“There are few better men than my brother, though he is not clever,” she said, and dropped her voice a little. “As to the other, he died in India—beside his mountain gun—long ago.”
“And you have never forgotten? He must have been worth it—I wonder if loyalty and chivalric faith belong only to the past,” said the girl, reaching up a rounded arm and patting her aunt’s thin hand. “And now we will be practical. I fancied the head of the settlement looked worried when he met me, and he is not very proficient at hiding his feelings.”
Miss Barrington sighed. “I am afraid that is nothing very new, and with wheat steadily falling and our granaries full, he has cause for anxiety. Then the fact that Lance Courthorne has divided your inheritance and is going to settle here has been troubling him.”
“The first is the lesser evil,” said the girl, with a little laugh. “I wore very short frocks when I last saw Lance in England, and so far as I can remember he had the face of an angel and the temper of a devil. But did not my uncle endeavor to buy him off, and—for I know you have been finding out things—I want you to tell me all about him.”
“He would not take the money,” said Miss Barrington, and sat in thoughtful silence a space. Then, and perhaps she had a reason, she quietly recounted Courthorne’s Canadian history so far as her brother’s agents had been able to trace it, not omitting, dainty in thought and speech as she was, one or two incidents which a mother might have kept back from her daughter’s ears. Still, it was very seldom that Miss Barrington made a blunder.

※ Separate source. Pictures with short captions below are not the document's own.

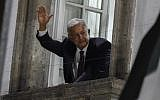 """Newly elected Mexico's President Andres Manuel Lopez Obrador, running for """"Juntos haremos historia"""" party, waves to his supporters after winning general elections, in Mexico City, on July 1, 2018. (AFP PHOTO / ALFREDO ESTRELLA)"""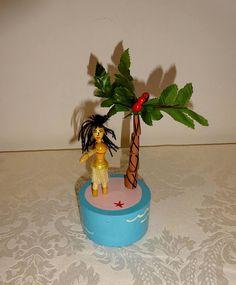 Vintage Push Puppet Hula Girl Hula Dancer Wooden Push Puppet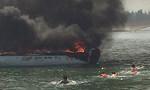Ca nô cao tốc chở du khách cháy dữ dội ở cảng Cửa Đại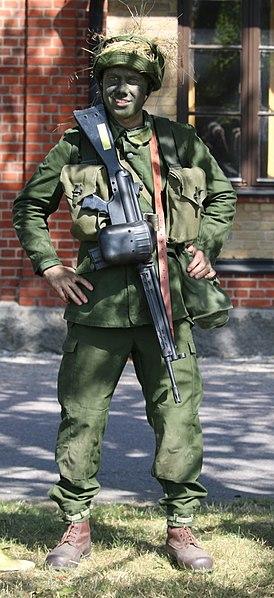 File:Soldat m59 Revinge 2015.jpg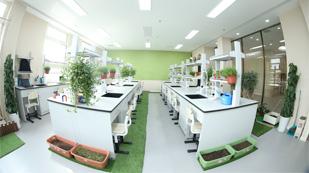 明诚黄石学院生物实验室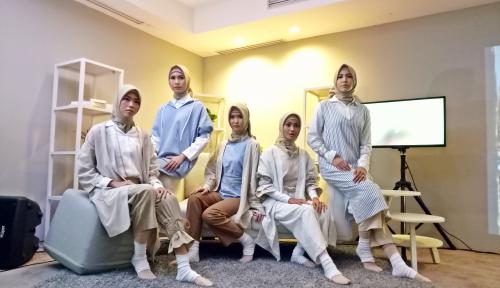 Foto Selamat Hari Hijab Dunia! Muslimah New York Antusias Rayakannya
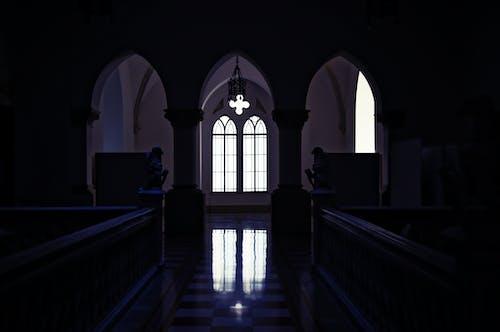 kapalı mekan, kemerler, kilise, pencere içeren Ücretsiz stok fotoğraf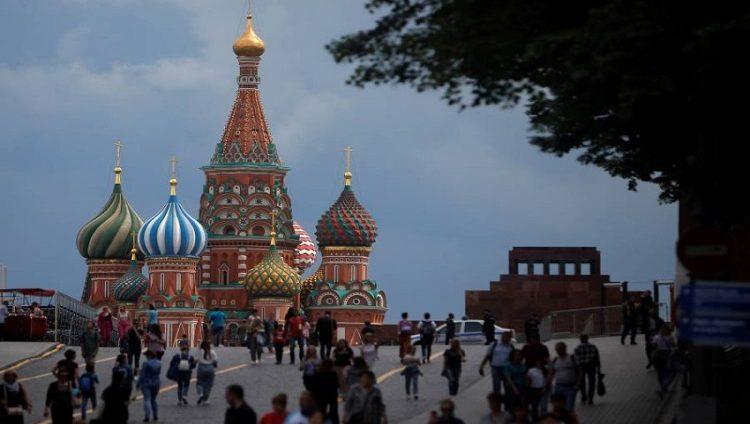 بالسيارات.. موسكو تغري مواطنيها للتطعيم ضد كورونا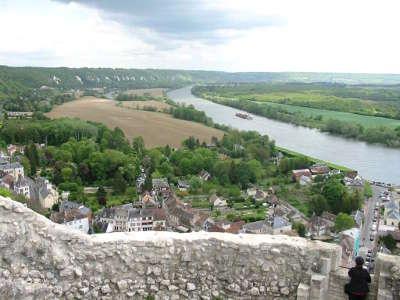 La roche guyon vue du donjon plus beaux villages de france routes touristiques du val d oise guide touristique de ile de france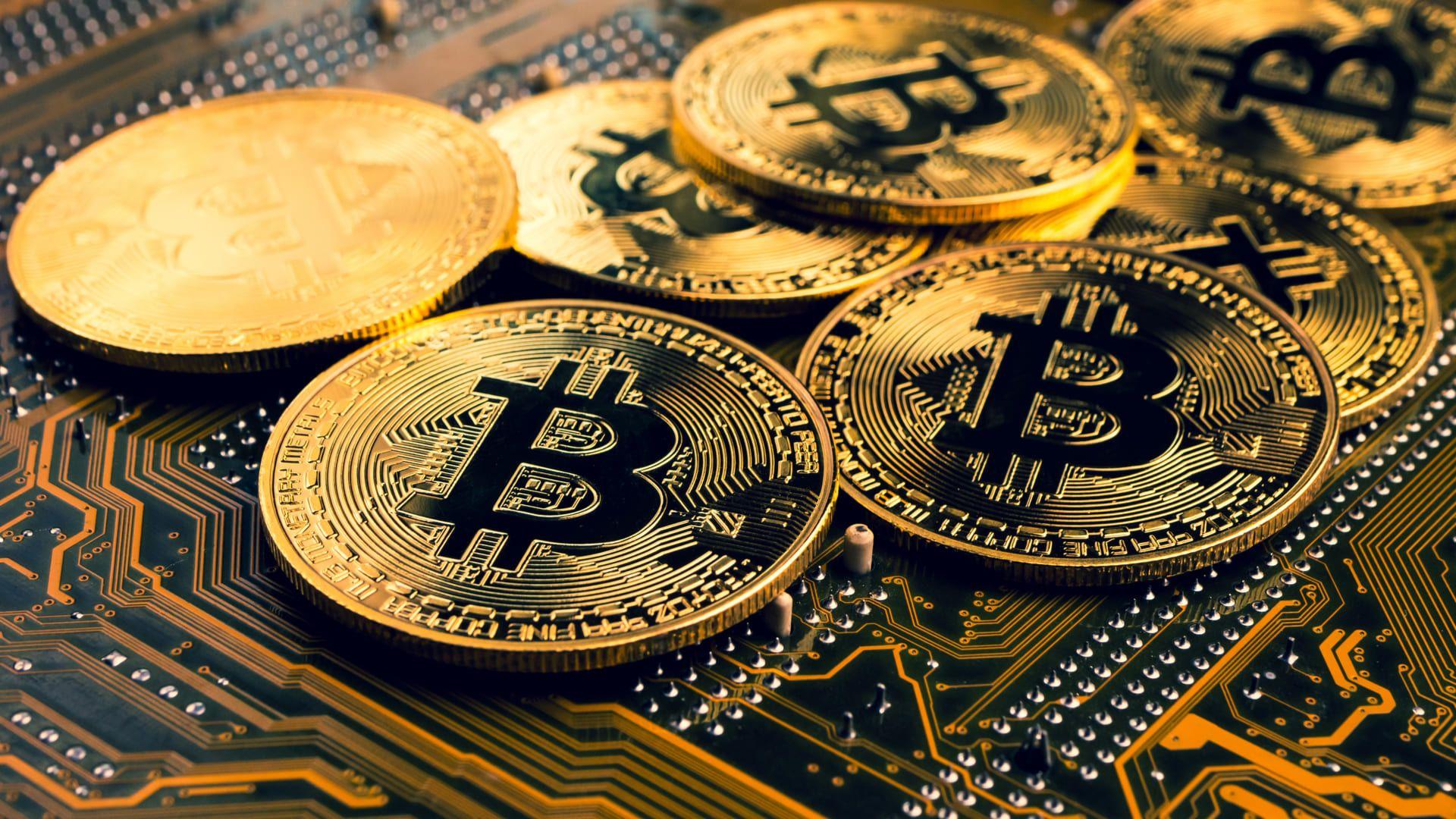 O processo de busca por criptomoedas na internet é chamado de mineração (Foto: Shutterstock)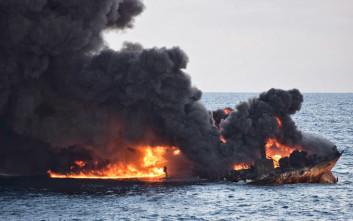 Φόβοι για τεράστια ρύπανση από τη βύθιση του φλεγόμενου τάνκερ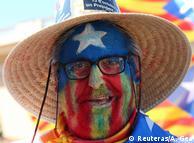 Прихильник незалежності Каталонії, розфарбований у кольори каталонського прапора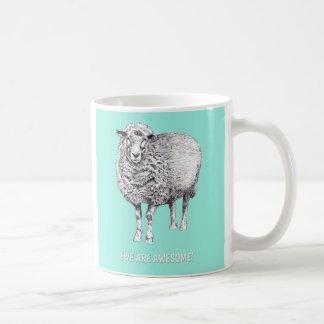 """A """"ovelha bonito é"""" caneca impressionante dos"""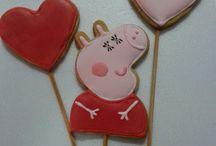 My decorated cookies <3 / Estes são os trabalhos realizados por mim! Amo decorar cookies, meu passatempo predileto!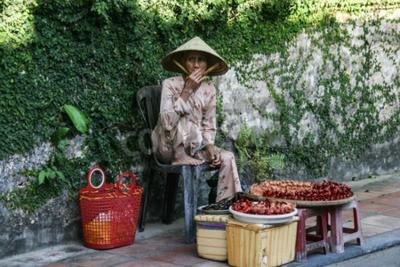 Fototapeta the handicraft seller in hoi an ancient town,vietnam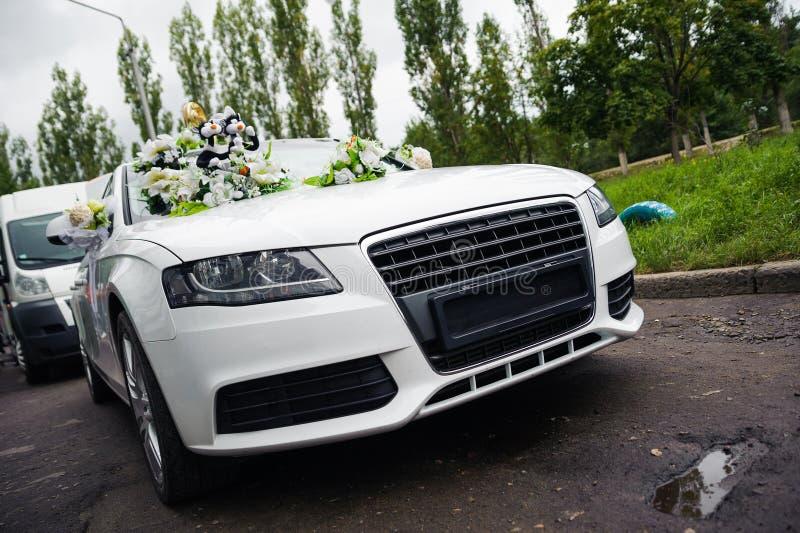 Download Jonggehuwden Die In De Witte Auto Van Het Decorhuwelijk Reizen Stock Afbeelding - Afbeelding bestaande uit motorcade, oprijlaan: 39106351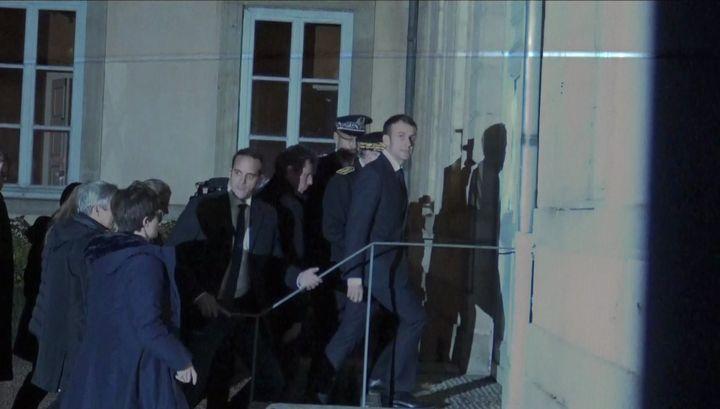 Emmanuel Macron dans la cour d'honneur de la préfecture de Haute-Loire, au Puy-en-Velay, le 4 décembre 2018. (GILLES GALLINARO / RADIO FRANCE)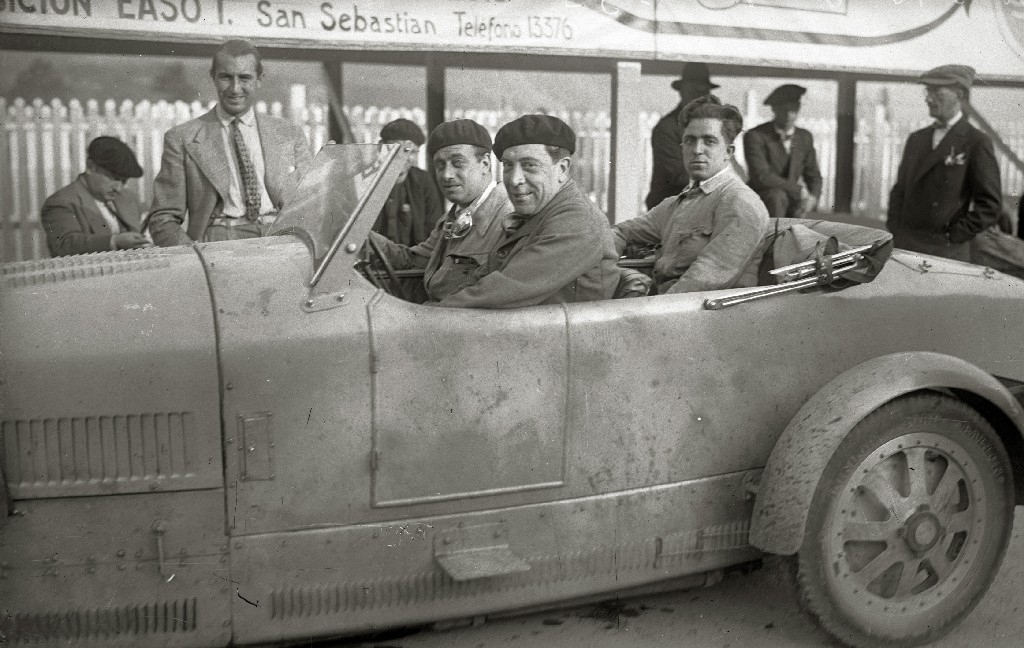 CARRERA AUTOMOVILISTICA EN EL CIRCUITO DE LASARTE. (Foto 194/493)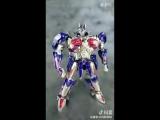 UT CHALLENGER Optimus Prime(transformation)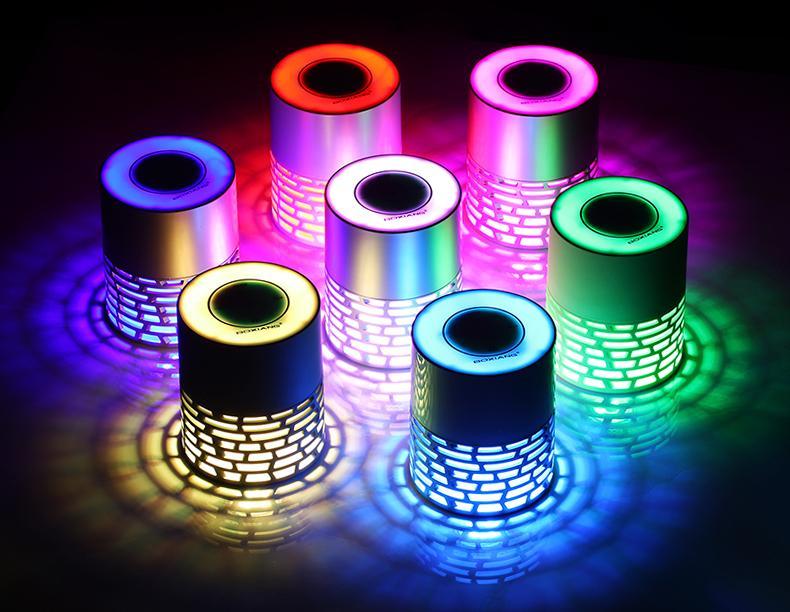 升唱Q5酷炫藍牙音箱觸控插卡便攜彩燈床頭燈藍牙音響 1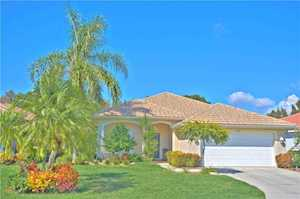 Venice Golf Course Properties   Venice Real Estate 439 Pinewood Lake Drive Venice  FL 34285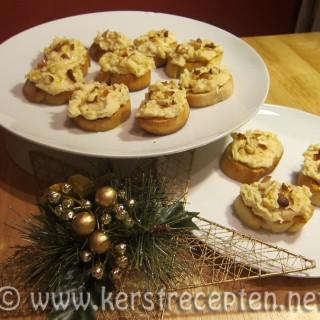 Boterbonendip met geroosterde knoflook en Parmezaanse kaas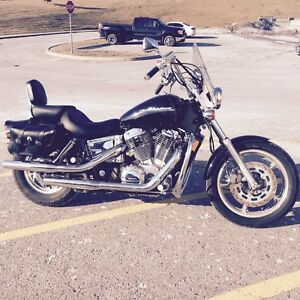 2005 HONDA SHADOW  SPIRIT 1100CC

There was a faint pinkness in her face when she concluded, but she was not surprised when, with a slow, sinuous movement, the girl rose to her feet. Her cheeks were very slightly flushed, but there was a significant sparkle in her eyes.
“Oh,” she said, with utter contempt. “How sickening! Are there men like that?”
There was a little silence, emphasized by the snapping in the stove, and if Miss Barrington had spoken with an object she should have been contented. The girl was imperious in her anger, which was caused by something deeper than startled prudery.
“It is,” said the little white-haired lady, “all quite true. Still, I must confess that my brother and myself were a trifle astonished at the report of the lawyer he sent to confer with Lance in Montana. One would almost have imagined that he had of late been trying to make amends.”
The girl’s face was very scornful. “Could a man with a past like that ever live it down?”
“We have a warrant for believing it,” said Miss Barrington quietly, as she laid her hand on her companion’s arm. “My dear, I have told you what Lance was, because I felt it was right that you should know; but none of us can tell what he may be, and if the man is honestly trying to lead a different life, all I ask is that you should not wound him by any manifest suspicion. Those who have never been tempted can afford to be merciful.”